Your task:
All records must be quoted exactly. Omit the pictures.

Material for the task:

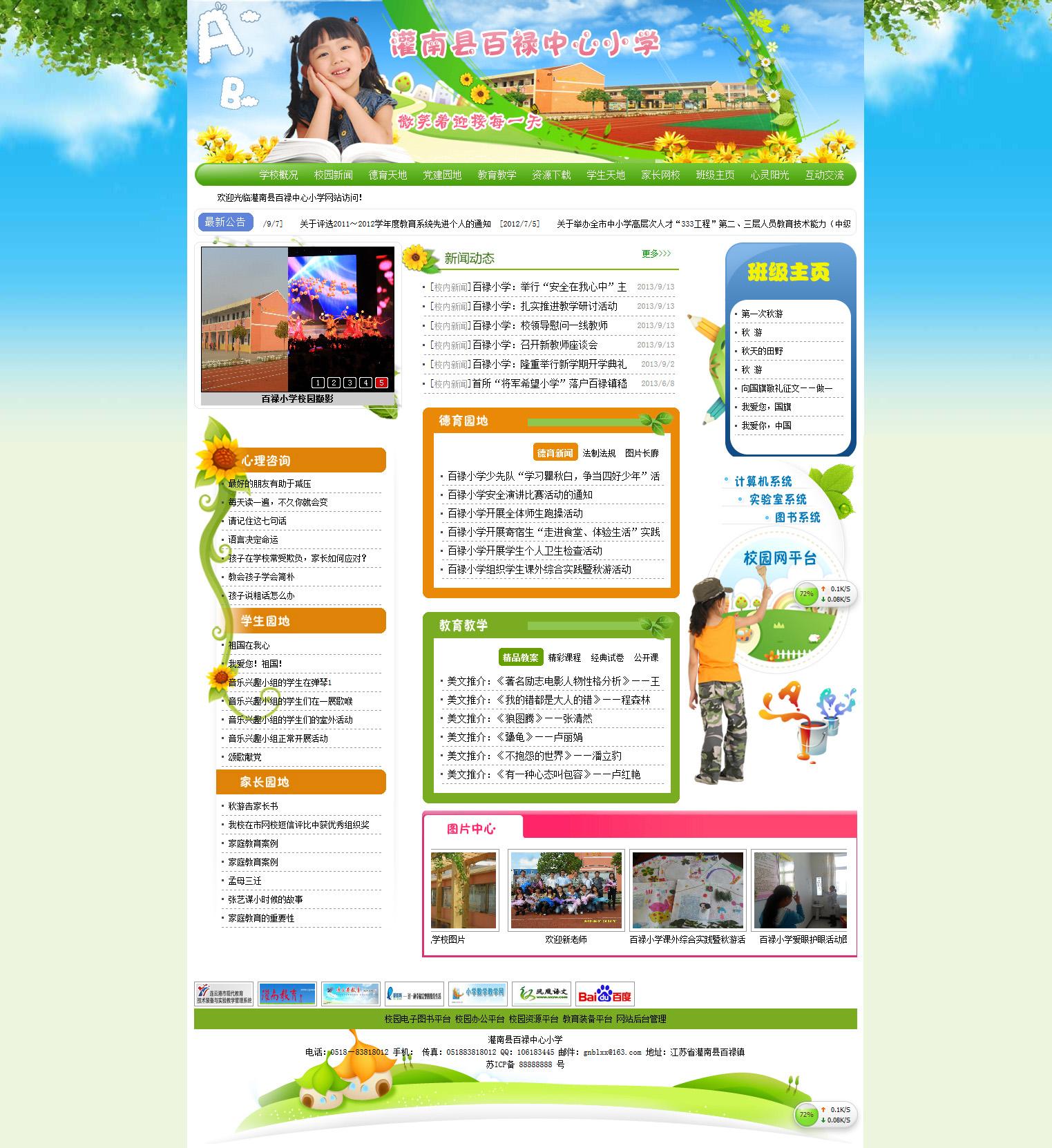 灌南县百禄中心小学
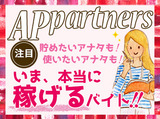 株式会社APパートナーズ[菊名エリア]のアルバイト情報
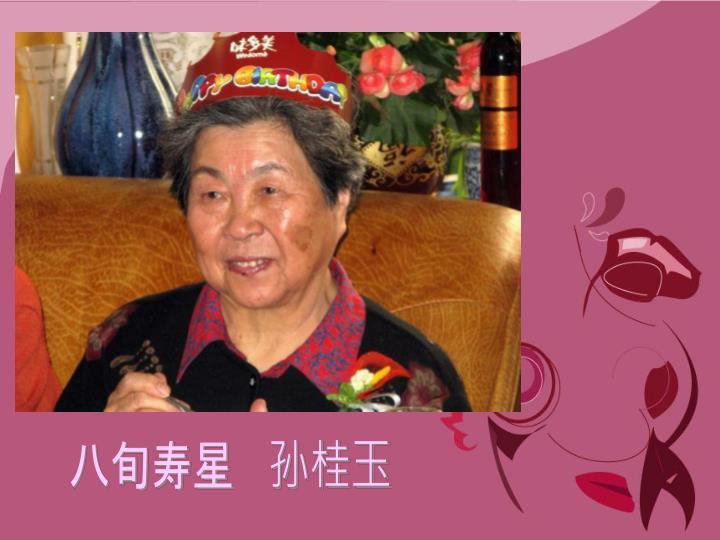 八旬寿星   孙桂玉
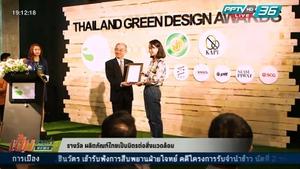รางวัล ผลิตภัณฑ์ไทยเป็นมิตรต่อสิ่งแวดล้อม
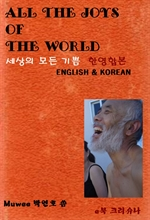 도서 이미지 - All the joys of the world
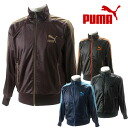 ★ ★ 50% off PUMA (PUMA) T7 track jacket mens 901880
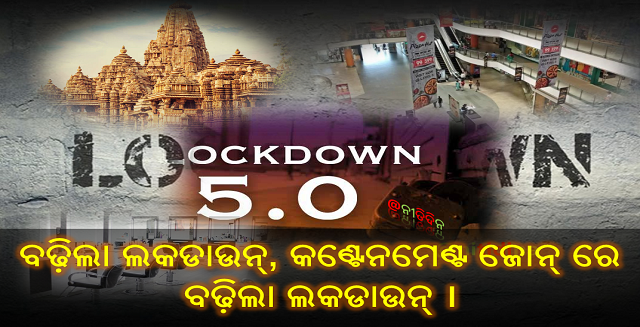 ବଢ଼ିଲା ଲକଡାଉନ୍, କଣ୍ଟେନମେଣ୍ଟ ଜୋନ୍ ରେ ବଢ଼ିଲା ଲକଡାଉନ୍ ।, Nitidina, Odisha, Stay home Stay safe, Corona, lockdown 5.0, Extended lockdown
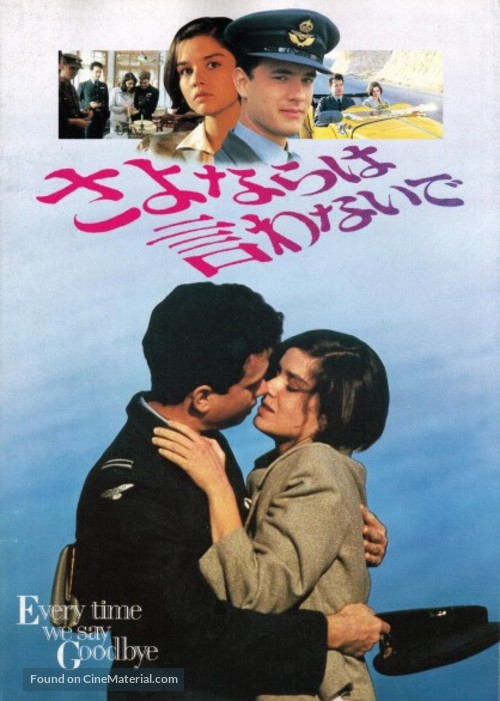 Every Time We Say Goodbye - Japanese Movie Poster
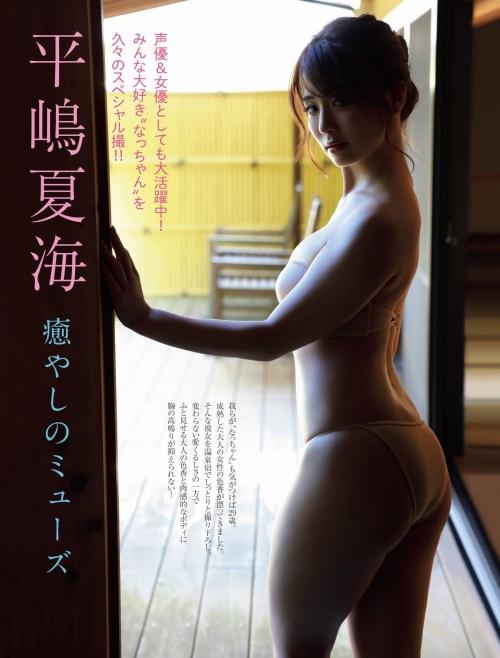 平嶋夏海のセクシーグラビアエロ画像001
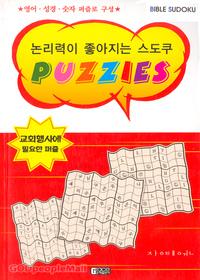 논리력이 좋아지는 스도쿠 - 영어 · 성경 · 숫자 퍼즐로 구성
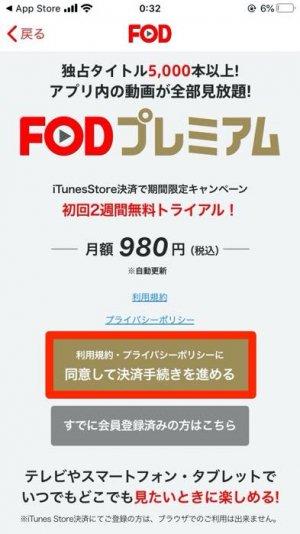 FODプレミアム FODアプリ ログイン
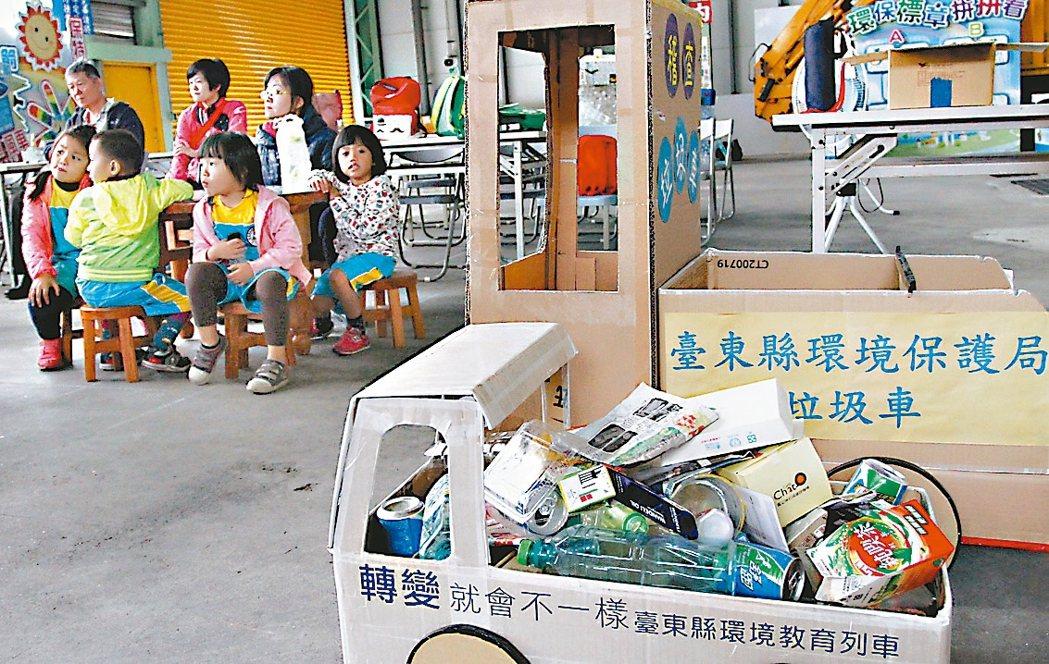 工作人員以回收物製作課程教材,小朋友專心聆聽。 圖/台東縣環保局提供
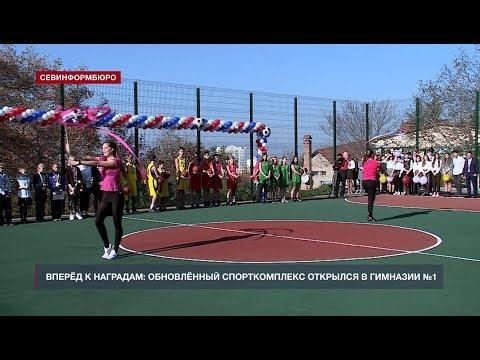 Обновлённый спортивный комплекс открылся в гимназии №1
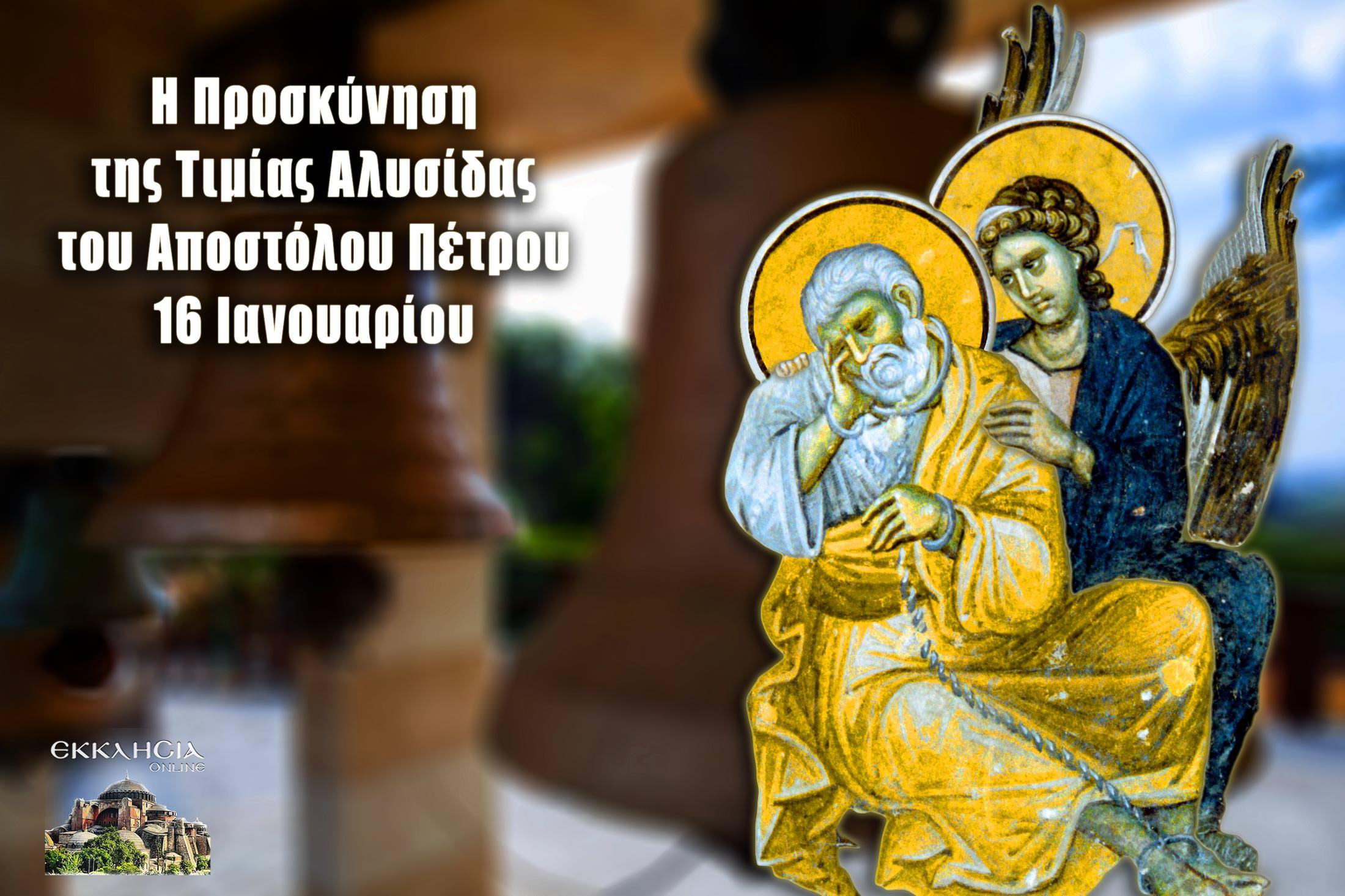 Αλυσίδα Αποστόλου Πέτρου 15 Ιανουαρίου
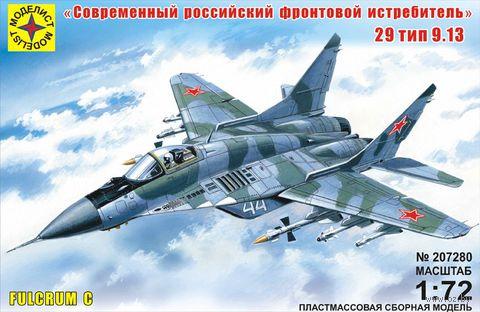 Современный российский фронтовой истребитель МИГ-29 9-13 (масштаб: 1/72) — фото, картинка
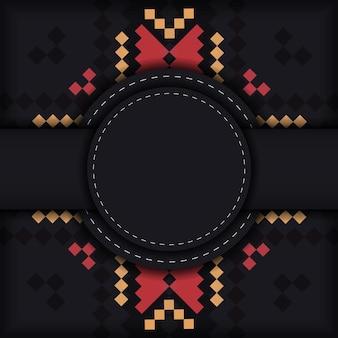 スロベニアのパターンで黒のプリントデザインポストカードのための豪華なテンプレート。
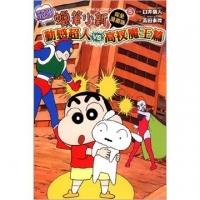 蠟筆小新電影完全漫畫版(5)動感 全 (Mandarin Chinese Comic Book)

Answer area:
 灌南县百禄中心小学
 株式会社APパートナーズ[菊名エリア]のアルバイト情報
 八旬寿星   孙桂玉
รางวัล ผลิตภัณฑ์ไทยเป็นมิตรต่อสิ่งแวดล้อม
 도서 이미지 - All the joys of the world
 ★ ★ 50% off PUMA (PUMA) T7 track jacket mens 901880
 ବଢ଼ିଲା ଲକଡାଉନ୍, କଣ୍ଟେନମେଣ୍ଟ ଜୋନ୍ ରେ ବଢ଼ିଲା ଲକଡାଉନ୍ ।, Nitidina, Odisha, Stay home Stay safe, Corona, lockdown 5.0, Extended lockdown
 Every Time We Say Goodbye - Japanese Movie Poster
 平嶋夏海のセクシーグラビアエロ画像001
 논리력이 좋아지는 스도쿠 - 영어 · 성경 · 숫자 퍼즐로 구성
 FODプレミアム FODアプリ ログイン
 工作人員以回收物製作課程教材,小朋友專心聆聽。 圖/台東縣環保局提供
 Обновлённый спортивный комплекс открылся в гимназии №1
 Αλυσίδα Αποστόλου Πέτρου 15 Ιανουαρίου
 Современный российский фронтовой истребитель МИГ-29 9-13 (масштаб: 1/72) — фото, картинка
 スロベニアのパターンで黒のプリントデザインポストカードのための豪華なテンプレート。
 蠟筆小新電影完全漫畫版(5)動感 全 (Mandarin Chinese Comic Book)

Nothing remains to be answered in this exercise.